| AIM |
Count the lines in the records below that contain the word "distance", and reply with that number alone.

| RECORDS |
* * * * * * *

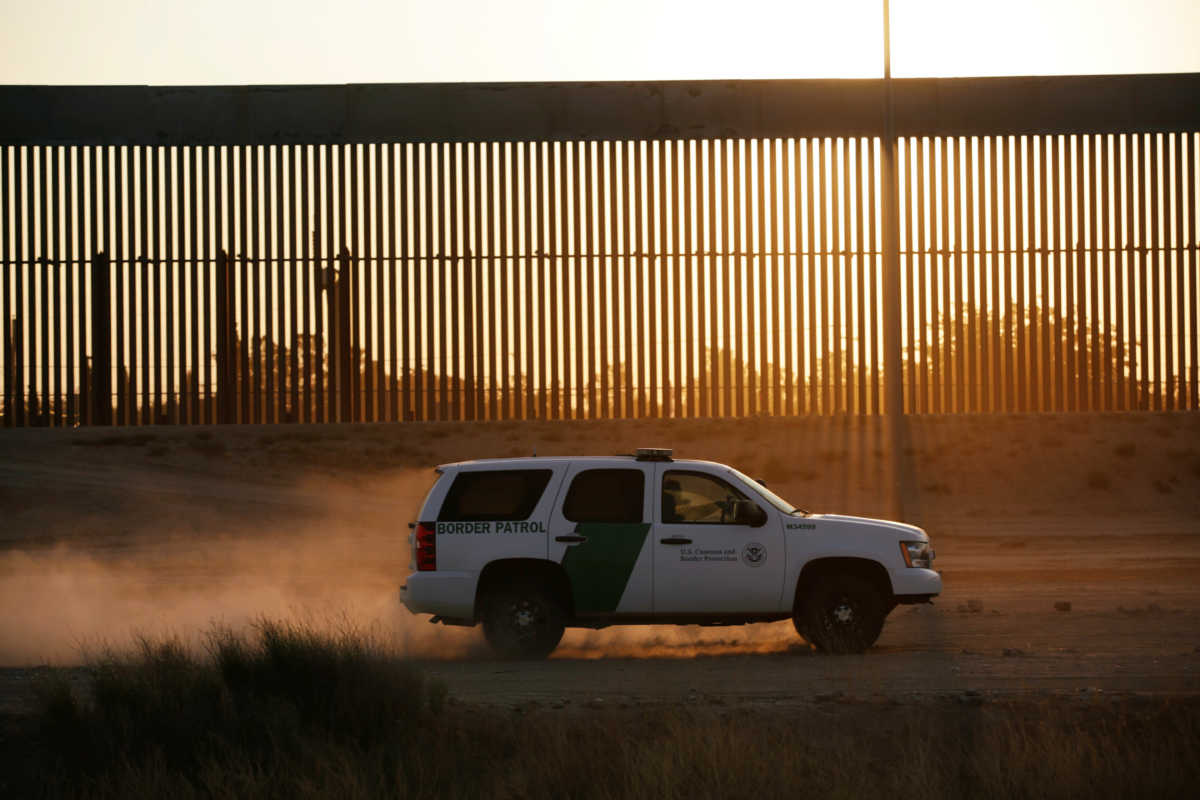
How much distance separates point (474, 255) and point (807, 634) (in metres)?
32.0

* * * * * * *

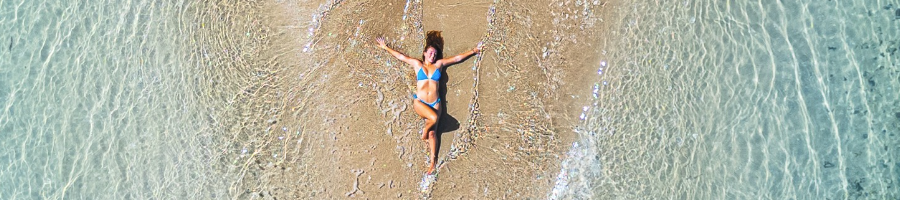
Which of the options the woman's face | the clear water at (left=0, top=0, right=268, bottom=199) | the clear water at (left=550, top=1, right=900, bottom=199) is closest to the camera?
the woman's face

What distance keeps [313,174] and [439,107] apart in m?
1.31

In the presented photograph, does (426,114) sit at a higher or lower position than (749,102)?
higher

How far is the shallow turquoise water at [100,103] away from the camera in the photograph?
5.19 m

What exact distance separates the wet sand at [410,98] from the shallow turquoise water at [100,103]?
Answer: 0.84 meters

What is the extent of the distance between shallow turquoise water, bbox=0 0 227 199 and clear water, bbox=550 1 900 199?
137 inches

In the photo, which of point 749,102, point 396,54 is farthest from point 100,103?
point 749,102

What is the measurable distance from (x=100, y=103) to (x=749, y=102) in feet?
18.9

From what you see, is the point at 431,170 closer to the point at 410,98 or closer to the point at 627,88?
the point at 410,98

* * * * * * *

| OUTPUT FOR THIS TASK |
5